# DIRECTION:
Locate each line in the listing below that contains the word "does", and copy those lines out.

▶

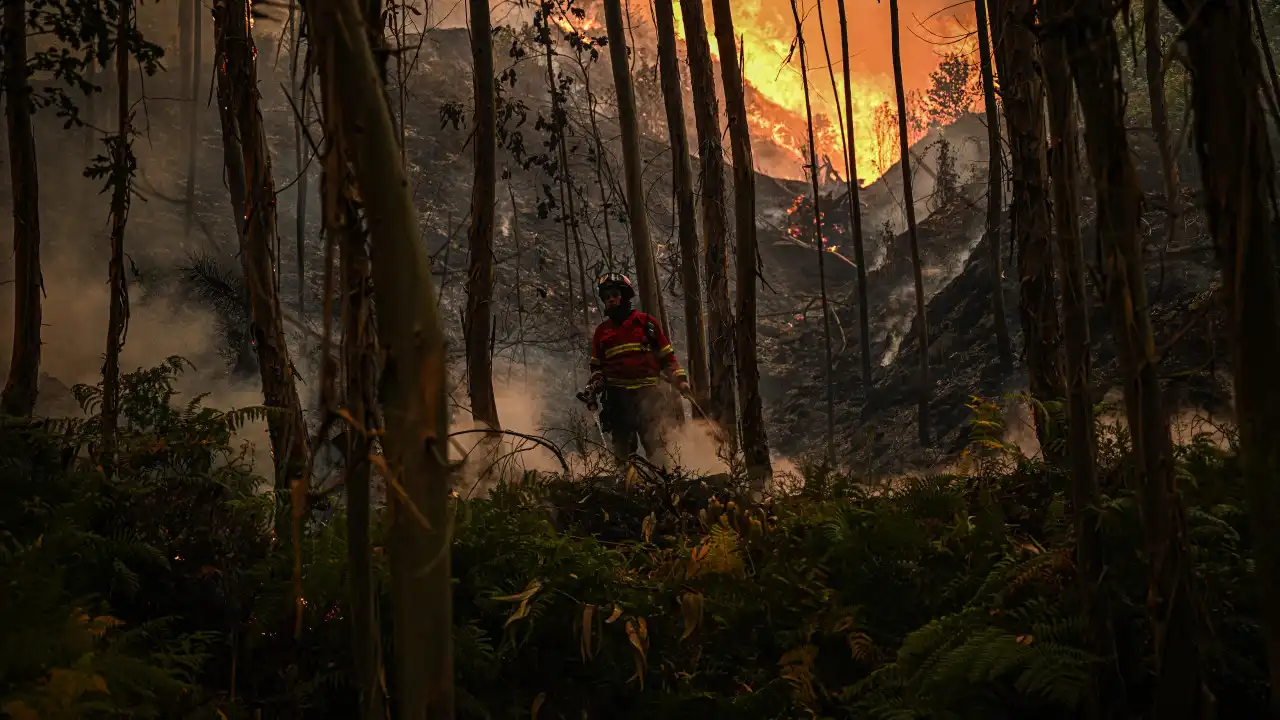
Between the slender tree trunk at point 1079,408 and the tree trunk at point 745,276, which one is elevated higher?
the tree trunk at point 745,276

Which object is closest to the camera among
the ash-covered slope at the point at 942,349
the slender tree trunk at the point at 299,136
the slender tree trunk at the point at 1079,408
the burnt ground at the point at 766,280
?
the slender tree trunk at the point at 299,136

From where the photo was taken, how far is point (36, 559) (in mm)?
2873

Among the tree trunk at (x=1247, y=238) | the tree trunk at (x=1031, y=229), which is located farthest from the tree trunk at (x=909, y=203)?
the tree trunk at (x=1247, y=238)

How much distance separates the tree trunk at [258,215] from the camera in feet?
16.3

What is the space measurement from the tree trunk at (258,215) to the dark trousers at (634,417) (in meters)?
3.53

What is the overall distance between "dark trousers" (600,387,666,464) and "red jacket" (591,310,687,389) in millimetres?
126

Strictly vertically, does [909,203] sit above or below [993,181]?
below

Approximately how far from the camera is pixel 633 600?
13.0ft

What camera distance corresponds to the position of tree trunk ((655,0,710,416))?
966cm

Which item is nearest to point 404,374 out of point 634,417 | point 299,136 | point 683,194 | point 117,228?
point 117,228

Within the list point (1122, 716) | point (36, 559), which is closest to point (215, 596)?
point (36, 559)

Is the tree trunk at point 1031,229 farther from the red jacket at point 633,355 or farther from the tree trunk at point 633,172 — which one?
the tree trunk at point 633,172

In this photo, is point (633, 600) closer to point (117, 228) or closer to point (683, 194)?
point (117, 228)

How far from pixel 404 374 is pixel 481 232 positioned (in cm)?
642
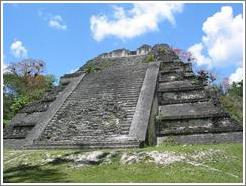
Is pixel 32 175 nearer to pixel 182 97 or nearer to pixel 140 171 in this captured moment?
pixel 140 171

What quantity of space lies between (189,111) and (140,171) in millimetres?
5490

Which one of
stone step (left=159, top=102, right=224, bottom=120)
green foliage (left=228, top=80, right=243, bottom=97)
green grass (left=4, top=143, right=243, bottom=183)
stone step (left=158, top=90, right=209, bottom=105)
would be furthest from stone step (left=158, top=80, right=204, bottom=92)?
green foliage (left=228, top=80, right=243, bottom=97)

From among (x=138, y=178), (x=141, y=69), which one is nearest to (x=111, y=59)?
(x=141, y=69)

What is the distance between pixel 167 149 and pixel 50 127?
548cm

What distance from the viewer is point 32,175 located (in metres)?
9.66

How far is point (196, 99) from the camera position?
1508 centimetres

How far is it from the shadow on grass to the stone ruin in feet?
9.31

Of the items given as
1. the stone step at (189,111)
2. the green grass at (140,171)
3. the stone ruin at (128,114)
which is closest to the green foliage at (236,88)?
the stone ruin at (128,114)

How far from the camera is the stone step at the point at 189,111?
14.1m

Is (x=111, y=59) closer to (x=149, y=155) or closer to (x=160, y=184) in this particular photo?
(x=149, y=155)

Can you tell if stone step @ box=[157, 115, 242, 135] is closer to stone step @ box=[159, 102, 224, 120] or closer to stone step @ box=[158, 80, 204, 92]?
stone step @ box=[159, 102, 224, 120]

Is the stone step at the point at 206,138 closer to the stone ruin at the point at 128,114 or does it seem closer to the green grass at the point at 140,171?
the stone ruin at the point at 128,114

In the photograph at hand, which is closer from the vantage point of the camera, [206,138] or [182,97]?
[206,138]

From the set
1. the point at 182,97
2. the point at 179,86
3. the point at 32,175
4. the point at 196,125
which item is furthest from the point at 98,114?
the point at 32,175
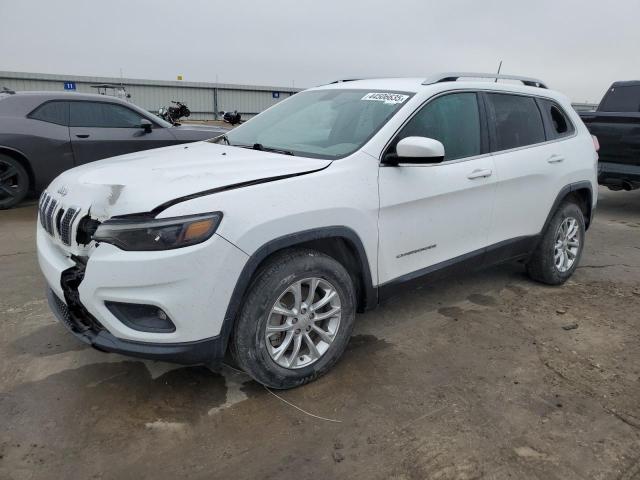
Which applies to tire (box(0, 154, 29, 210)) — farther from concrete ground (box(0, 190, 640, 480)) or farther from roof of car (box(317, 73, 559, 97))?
roof of car (box(317, 73, 559, 97))

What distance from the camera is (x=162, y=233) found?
2.28 m

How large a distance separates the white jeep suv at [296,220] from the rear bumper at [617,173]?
3.77 m

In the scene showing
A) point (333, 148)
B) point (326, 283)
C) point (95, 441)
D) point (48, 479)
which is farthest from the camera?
point (333, 148)

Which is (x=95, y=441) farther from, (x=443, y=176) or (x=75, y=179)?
(x=443, y=176)

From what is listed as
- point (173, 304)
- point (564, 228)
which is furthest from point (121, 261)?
point (564, 228)

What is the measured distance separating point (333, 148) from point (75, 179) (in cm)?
148

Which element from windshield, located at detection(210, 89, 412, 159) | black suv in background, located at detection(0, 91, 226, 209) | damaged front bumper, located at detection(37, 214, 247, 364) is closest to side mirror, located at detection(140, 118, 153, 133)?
black suv in background, located at detection(0, 91, 226, 209)

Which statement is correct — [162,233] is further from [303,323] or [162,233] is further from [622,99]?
[622,99]

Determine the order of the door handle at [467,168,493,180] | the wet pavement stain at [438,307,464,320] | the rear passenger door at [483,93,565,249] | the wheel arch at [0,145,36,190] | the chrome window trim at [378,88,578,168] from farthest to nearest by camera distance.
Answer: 1. the wheel arch at [0,145,36,190]
2. the wet pavement stain at [438,307,464,320]
3. the rear passenger door at [483,93,565,249]
4. the door handle at [467,168,493,180]
5. the chrome window trim at [378,88,578,168]

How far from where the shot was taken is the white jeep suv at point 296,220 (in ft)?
7.63

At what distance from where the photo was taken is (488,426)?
2559 mm

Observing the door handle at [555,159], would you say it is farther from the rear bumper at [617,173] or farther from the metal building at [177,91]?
the metal building at [177,91]

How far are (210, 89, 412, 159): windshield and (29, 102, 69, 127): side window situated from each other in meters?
4.37

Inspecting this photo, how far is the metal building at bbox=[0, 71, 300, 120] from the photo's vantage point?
18.6m
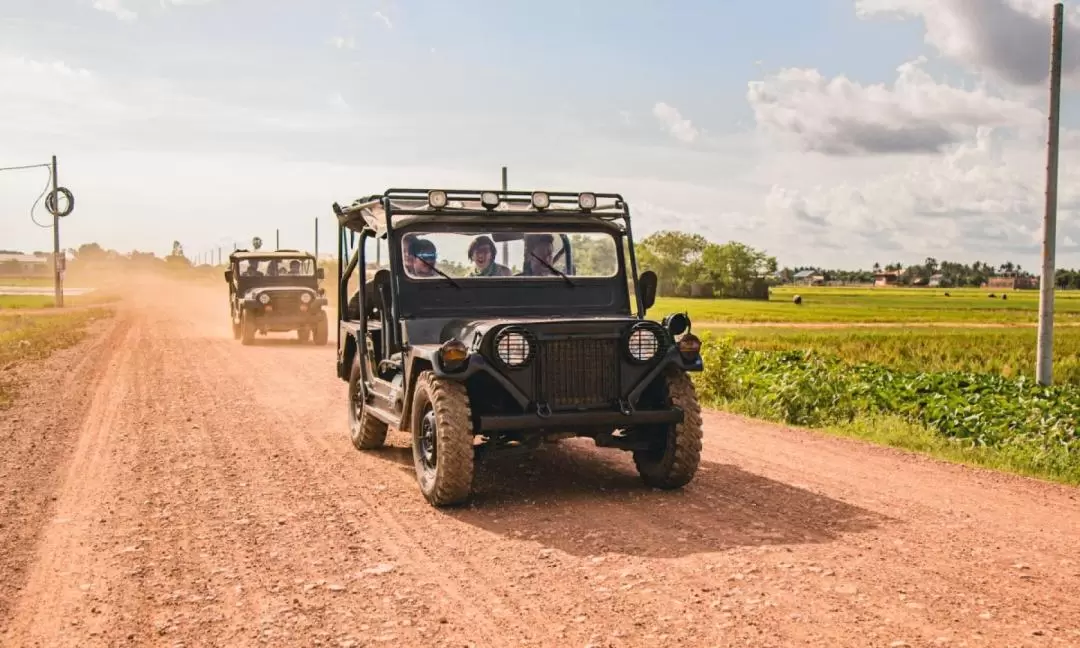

◀

# RESULT OF THE EXERCISE:
Strictly vertically, does [909,203] sit above or below [993,181]?
Is the stone step at the point at 206,138 closer to the stone ruin at the point at 128,114 or does it seem closer to the green grass at the point at 140,171?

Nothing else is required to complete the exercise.